For healthcare providers who’ve been putting off doing a risk assessment and developing a mitigation plan, Mary Barra, the CEO of General Motors, could make a compelling case against that kind of procrastination. If ten years earlier GM had identified the ignition switch in last year’s headlines as a potentially deadly defect and taken steps then to fix it, it could have saved at least 13 lives, prevented the company from having to pay $35 million in government fines and untold millions more from civil lawsuits, made the recall of 2.6 million vehicles unnecessary, and spared the CEO from having to make all those public apologies.
Every industry has risks to deal with. Healthcare is no different. A few of my previous posts have talked about the importance to a healthcare practice of identifying potential risks to Protected Health Information (PHI). Those risks can be grouped as natural (floods, earthquakes, etc.), environmental (power failures, burst pipes, chemicals), unintentional (someone accidentally hits “Delete” or makes a mistake entering data), and human (cyber attacks, malicious software uploads, and unauthorized access). In those blogs I’ve focused mainly on human threats to electronic Protected Health Information, but a full risk assessment t takes everything into account.
OK. So, you and/or your Security Officer/Privacy Officer have sat down to identify risks your practice’s PHI could face. You’ve determined the likelihood (high/medium/low) of each risk and in each instance, analyzed the potential impact (high/medium/low) it could have on your patients’ information and your practice.
You’ve been careful to put all of this in writing, knowing that documenting your risk assessment is a key requirement for HIPAA compliance. This risk assessment will be your guide in deciding which risks to address first, second, and so on.
Next step: a mitigation plan
It’s not enough to simply identify problem and potential-problem areas. HIPAA compliance also requires that you have plans in place detailing steps you’re taking or will take to address the risks you’ve identified.
When it comes to mitigating a risk, there may be multiple options with differing costs and levels of impact. Your plans will need to describe how each mitigating action will be completed, the resources — human or material — required to do the job, and the estimated date when it will be done. Not all risks can be 100% mitigated. Lawmakers understand this. HIPAA compliance requires that you do what is “reasonable and appropriate.”
In these blogs I always try to make abstract ideas concrete, to turn the legalese of HIPAA compliance into a practical “how-to.” So in that spirit, here’s an example of what a section of a mitigation plan might look like and include:
The office sits on the San Andreas Fault. In the event of a major quake, our computers could be destroyed and PHI lost.

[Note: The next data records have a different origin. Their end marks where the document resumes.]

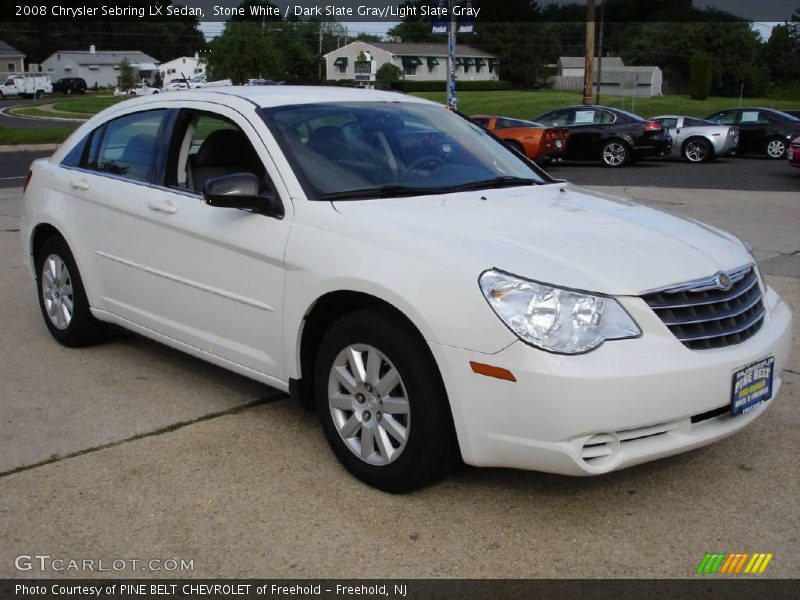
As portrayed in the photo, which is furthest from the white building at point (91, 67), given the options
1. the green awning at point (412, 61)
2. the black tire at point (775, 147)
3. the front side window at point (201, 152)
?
the front side window at point (201, 152)

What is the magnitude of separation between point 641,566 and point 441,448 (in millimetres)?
846

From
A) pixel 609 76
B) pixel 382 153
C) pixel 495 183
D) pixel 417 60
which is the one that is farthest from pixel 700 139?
pixel 417 60

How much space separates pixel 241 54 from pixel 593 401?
55.9 metres

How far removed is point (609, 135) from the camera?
74.7ft

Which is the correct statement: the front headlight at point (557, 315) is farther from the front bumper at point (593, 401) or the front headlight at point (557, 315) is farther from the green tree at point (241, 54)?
the green tree at point (241, 54)

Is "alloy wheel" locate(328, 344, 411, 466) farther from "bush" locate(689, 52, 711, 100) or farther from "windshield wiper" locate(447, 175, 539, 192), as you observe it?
"bush" locate(689, 52, 711, 100)

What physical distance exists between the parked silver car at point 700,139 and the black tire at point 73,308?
66.5ft

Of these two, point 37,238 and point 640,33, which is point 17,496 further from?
point 640,33

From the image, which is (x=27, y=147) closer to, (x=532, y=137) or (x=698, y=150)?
(x=532, y=137)

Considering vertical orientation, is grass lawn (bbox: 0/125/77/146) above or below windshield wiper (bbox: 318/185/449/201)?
below

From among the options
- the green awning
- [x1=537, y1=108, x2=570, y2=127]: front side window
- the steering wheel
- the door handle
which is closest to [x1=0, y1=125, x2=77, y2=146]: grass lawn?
[x1=537, y1=108, x2=570, y2=127]: front side window

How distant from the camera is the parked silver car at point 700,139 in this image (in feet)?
78.2

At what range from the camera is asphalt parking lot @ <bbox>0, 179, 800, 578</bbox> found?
130 inches

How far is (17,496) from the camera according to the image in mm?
3785
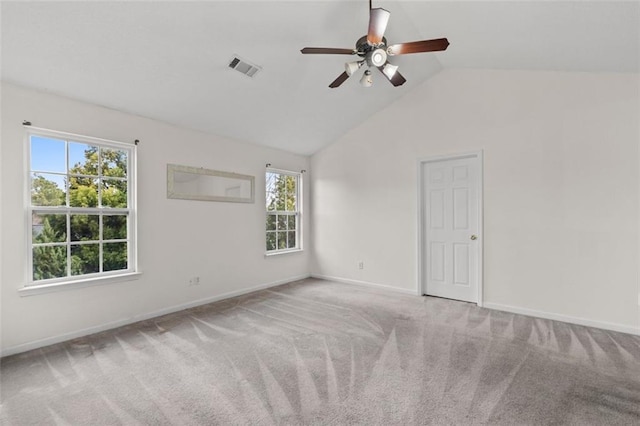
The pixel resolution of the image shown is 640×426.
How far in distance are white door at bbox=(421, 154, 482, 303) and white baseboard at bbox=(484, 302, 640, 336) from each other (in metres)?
0.31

At the end of this month we will begin implementing a cloud storage solution for ePHI with Clouds ‘R Us.
The fax machine is in an unlocked room anyone can access.

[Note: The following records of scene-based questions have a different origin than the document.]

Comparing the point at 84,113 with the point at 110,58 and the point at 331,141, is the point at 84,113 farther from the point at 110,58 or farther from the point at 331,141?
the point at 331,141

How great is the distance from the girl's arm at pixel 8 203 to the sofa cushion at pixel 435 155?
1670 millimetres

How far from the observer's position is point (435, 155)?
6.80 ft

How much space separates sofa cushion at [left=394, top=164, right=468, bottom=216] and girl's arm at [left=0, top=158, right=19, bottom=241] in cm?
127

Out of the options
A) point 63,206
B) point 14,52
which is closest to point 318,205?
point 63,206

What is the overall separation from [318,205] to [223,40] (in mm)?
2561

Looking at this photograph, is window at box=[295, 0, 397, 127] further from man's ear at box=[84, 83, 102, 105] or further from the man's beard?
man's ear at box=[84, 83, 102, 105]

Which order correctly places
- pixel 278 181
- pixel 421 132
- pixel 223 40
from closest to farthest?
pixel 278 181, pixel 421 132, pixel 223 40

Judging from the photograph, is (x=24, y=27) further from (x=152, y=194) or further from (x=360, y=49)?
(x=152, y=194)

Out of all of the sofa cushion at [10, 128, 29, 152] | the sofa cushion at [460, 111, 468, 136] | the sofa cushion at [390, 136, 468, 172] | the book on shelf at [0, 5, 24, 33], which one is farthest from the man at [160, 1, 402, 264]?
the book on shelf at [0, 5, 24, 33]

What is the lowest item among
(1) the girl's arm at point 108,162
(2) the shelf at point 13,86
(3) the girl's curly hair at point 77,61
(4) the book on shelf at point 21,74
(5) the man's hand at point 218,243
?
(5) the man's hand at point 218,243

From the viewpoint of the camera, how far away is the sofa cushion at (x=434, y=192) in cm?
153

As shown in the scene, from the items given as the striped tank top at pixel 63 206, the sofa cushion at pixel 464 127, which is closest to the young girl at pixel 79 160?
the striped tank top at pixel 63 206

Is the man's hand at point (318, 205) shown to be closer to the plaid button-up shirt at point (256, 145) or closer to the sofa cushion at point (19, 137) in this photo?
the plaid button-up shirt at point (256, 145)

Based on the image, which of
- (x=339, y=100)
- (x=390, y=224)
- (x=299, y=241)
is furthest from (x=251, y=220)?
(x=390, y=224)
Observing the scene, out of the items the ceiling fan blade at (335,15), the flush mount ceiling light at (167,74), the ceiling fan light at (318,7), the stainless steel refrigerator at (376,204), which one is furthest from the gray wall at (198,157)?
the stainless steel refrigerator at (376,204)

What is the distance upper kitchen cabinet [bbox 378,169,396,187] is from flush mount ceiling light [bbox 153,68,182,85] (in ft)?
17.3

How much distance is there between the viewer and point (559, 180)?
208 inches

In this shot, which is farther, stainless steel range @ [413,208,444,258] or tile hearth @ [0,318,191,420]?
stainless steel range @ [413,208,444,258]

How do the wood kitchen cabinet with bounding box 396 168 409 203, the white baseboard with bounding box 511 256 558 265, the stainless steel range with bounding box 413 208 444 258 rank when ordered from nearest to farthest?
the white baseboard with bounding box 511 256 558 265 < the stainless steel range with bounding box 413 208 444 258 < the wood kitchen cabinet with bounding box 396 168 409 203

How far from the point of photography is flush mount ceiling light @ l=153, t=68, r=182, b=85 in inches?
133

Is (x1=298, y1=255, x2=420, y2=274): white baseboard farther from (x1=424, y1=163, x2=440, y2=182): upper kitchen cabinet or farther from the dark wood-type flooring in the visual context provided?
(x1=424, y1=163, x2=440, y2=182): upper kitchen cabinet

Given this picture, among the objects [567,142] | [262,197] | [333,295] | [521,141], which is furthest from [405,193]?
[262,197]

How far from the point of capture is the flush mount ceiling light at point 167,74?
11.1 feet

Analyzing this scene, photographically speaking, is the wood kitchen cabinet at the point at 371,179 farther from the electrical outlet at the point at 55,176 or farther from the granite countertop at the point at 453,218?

We have contracted with a locksmith to install a deadbolt tomorrow, and have designated our office manager, Dolores Deutsch, in charge of the key.

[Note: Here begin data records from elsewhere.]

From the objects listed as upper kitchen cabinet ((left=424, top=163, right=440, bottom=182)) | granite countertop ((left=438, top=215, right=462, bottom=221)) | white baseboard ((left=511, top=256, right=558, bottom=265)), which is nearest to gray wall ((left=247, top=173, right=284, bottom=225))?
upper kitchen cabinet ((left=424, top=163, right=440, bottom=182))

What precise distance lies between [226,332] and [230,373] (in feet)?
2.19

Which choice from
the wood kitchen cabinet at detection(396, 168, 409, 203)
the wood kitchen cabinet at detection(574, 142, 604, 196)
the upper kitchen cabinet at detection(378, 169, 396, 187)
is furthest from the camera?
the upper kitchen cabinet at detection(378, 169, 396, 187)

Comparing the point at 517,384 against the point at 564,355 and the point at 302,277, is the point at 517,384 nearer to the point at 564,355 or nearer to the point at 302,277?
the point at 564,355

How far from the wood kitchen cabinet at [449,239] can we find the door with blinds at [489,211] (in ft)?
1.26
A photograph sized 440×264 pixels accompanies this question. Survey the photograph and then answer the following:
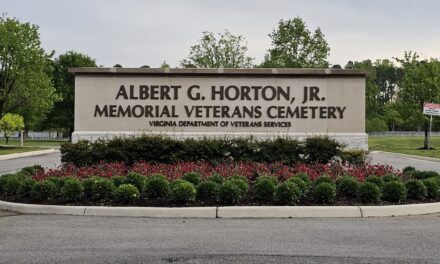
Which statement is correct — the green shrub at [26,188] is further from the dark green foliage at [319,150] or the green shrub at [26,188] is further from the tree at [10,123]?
the tree at [10,123]

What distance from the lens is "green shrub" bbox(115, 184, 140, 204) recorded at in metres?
9.24

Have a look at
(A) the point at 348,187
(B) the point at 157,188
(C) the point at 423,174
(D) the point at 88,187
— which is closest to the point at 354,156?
(C) the point at 423,174

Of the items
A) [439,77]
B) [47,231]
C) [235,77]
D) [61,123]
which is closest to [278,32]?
[439,77]

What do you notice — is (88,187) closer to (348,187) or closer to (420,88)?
(348,187)

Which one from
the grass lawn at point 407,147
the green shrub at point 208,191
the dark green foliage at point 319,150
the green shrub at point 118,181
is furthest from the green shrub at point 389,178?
the grass lawn at point 407,147

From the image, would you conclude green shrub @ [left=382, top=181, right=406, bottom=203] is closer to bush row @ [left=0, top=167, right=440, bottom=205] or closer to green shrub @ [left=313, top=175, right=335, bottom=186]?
bush row @ [left=0, top=167, right=440, bottom=205]

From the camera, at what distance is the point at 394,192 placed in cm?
951

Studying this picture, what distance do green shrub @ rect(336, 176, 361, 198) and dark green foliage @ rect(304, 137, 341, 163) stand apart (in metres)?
3.67

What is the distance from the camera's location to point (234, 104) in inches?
598

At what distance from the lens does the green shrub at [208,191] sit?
367 inches

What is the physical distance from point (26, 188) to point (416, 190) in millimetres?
7168

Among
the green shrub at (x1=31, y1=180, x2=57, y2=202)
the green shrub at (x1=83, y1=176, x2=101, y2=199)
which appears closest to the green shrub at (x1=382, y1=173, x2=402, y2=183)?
the green shrub at (x1=83, y1=176, x2=101, y2=199)

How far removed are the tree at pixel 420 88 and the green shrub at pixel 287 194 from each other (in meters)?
32.0

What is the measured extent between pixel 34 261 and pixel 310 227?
3.87 metres
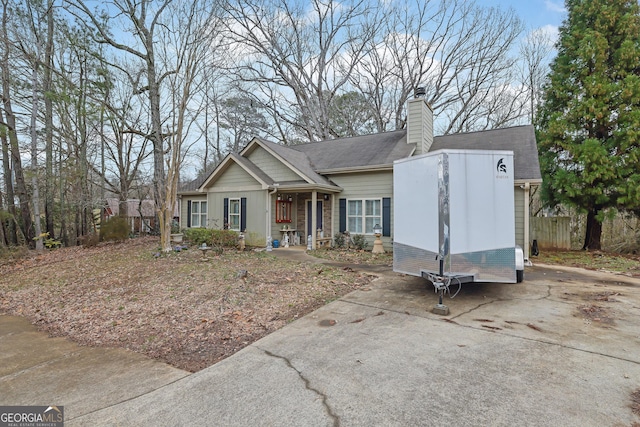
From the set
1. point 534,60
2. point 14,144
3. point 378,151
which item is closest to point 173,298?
point 378,151

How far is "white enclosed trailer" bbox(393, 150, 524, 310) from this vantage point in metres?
5.05

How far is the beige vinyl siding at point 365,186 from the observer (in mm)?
11875

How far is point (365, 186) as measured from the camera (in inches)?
490

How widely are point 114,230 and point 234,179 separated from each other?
20.0 ft

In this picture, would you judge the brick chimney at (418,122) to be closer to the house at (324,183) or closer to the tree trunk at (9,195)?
the house at (324,183)

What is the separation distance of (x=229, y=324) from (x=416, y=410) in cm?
313

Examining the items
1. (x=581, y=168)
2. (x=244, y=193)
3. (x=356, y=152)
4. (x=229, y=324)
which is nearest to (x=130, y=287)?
(x=229, y=324)

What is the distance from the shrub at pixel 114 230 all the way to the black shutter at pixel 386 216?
11.7 metres

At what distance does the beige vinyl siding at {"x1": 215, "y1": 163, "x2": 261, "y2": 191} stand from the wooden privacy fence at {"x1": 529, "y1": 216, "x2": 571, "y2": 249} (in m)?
11.0

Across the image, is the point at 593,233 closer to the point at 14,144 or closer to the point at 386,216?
the point at 386,216

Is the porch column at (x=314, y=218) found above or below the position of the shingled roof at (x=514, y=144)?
below

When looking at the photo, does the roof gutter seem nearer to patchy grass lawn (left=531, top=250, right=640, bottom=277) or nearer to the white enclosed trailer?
patchy grass lawn (left=531, top=250, right=640, bottom=277)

We are still using Windows XP, the operating system MicroSoft no longer supports.
Within 30 days we will transition to the latest version of Windows on all our office computers.
HIPAA compliance is a process
You risk assessment and mitigation plan both need to be regularly reviewed and continually updated. Neither is a one-shot deal. When they’re done right and routinely, HIPAA compliance can come to mean, “never having to say you’re sorry.”